Echter, de Heilige Geest is niet te vervangen, aldus de predikant. „Waar is de Heilige Geest?” is de vraag die hij vervolgens opwerpt. „Heb ik het mis wanneer ik bang ben dat de Heilige Geest voor ons iets vanzelfsprekends is geworden, wanneer we al aan de Heilige Geest denken: „Natuurlijk is de Heilige Geest in ons midden; dat is ons toch beloofd?” Stellen we ons vandaag niet te gemakkelijk tevreden met onze activiteiten en plannen als surrogaat ter vervanging van de Geest en Zijn werk? Nee, zo zullen we het niet zeggen, maar toont de praktijk in onze gemeenten niet al te vaak dat we van gedachte zijn dat de Heilige Geest -ik bedoel het niet oneerbiedig- inbegrepen is in het pakket van maatregelen die wij treffen?”
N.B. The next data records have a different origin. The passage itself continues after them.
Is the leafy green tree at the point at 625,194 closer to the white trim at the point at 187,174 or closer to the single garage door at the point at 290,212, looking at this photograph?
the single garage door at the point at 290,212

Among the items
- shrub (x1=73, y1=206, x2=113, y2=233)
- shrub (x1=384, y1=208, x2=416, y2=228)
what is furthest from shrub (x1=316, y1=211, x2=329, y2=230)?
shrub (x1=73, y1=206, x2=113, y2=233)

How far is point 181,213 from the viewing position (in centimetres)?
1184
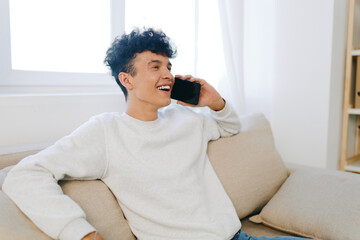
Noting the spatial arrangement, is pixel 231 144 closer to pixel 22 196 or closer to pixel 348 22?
pixel 22 196

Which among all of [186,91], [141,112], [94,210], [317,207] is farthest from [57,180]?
[317,207]

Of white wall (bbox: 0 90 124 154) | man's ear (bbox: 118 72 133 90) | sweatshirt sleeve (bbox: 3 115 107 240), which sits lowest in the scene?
sweatshirt sleeve (bbox: 3 115 107 240)

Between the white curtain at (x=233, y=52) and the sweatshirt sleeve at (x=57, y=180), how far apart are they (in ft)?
4.07

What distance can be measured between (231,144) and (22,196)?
884 mm

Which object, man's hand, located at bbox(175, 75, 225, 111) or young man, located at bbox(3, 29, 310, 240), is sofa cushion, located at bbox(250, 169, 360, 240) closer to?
young man, located at bbox(3, 29, 310, 240)

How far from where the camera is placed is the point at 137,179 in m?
1.12

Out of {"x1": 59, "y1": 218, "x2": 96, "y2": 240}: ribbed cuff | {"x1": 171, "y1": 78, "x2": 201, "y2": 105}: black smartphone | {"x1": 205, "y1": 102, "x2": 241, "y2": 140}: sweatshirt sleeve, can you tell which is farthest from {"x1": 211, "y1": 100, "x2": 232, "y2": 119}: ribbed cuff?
{"x1": 59, "y1": 218, "x2": 96, "y2": 240}: ribbed cuff

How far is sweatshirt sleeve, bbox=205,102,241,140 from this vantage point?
1.49 metres

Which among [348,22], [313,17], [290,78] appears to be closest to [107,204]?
[290,78]

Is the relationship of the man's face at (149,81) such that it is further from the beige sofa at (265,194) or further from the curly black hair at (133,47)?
the beige sofa at (265,194)

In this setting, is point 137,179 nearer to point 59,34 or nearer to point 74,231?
point 74,231

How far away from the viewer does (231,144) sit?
1.50m

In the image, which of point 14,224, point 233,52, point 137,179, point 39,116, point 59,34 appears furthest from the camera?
point 233,52

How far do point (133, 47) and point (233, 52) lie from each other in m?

We hebben de Heilige Geest nodig, schrijft ds. Westerink. „En er is maar één weg om de Heilige Geest te ontvangen. De Geest laat Zich door ons niet commanderen. Jesaja wist het al en de Heere Jezus zegt het met zoveel woorden: de hemelse Vader zal de Heilige Geest geven aan hen die Hem daarom bidden.”
Dat is niet zo gemakkelijk als het lijkt, aldus de christelijke gereformeerde predikant. „In Jes. 63 en 64 horen we zulke bidders, die smeken om de Geest met Wiens komst en werk alles staat of valt. Het is een gebed in diepe ootmoed van mensen die moeten belijden dat ze door eigen schuld ver van huis zijn geraakt. Het is ook een gebed waarin mensen alles moeten inleveren wat ze zelf dachten te hebben en te zijn, zelfs hun gerechtigheden blijken goed voor de vuilnisbelt (Jes. 64:6). Dat valt niet mee. Dat betekent immers dat een dominee moet belijden dat hijzelf een sta-in-de-weg is voor zijn prediking, dat er zo weinig van Christus in hem is. Dat een ouderling moet erkennen dat zijn leven laat zien dat hijzelf niet begerig is naar de redelijke onvervalste melk van het Woord. Dat een gemeente moet erkennen wat ooit een ouderling aan mij schreef: „Er is hier wel veel leven, maar er is hier weinig Geest.” Maar daar moet het naar toe, in onze tijd meer dan ooit, opdat Christus door het geloof in onze harten wone. Naar het gebed om de Heilige Geest. Zonder de Geest kunnen we de naam hebben dat we leven, maar we zijn dood!”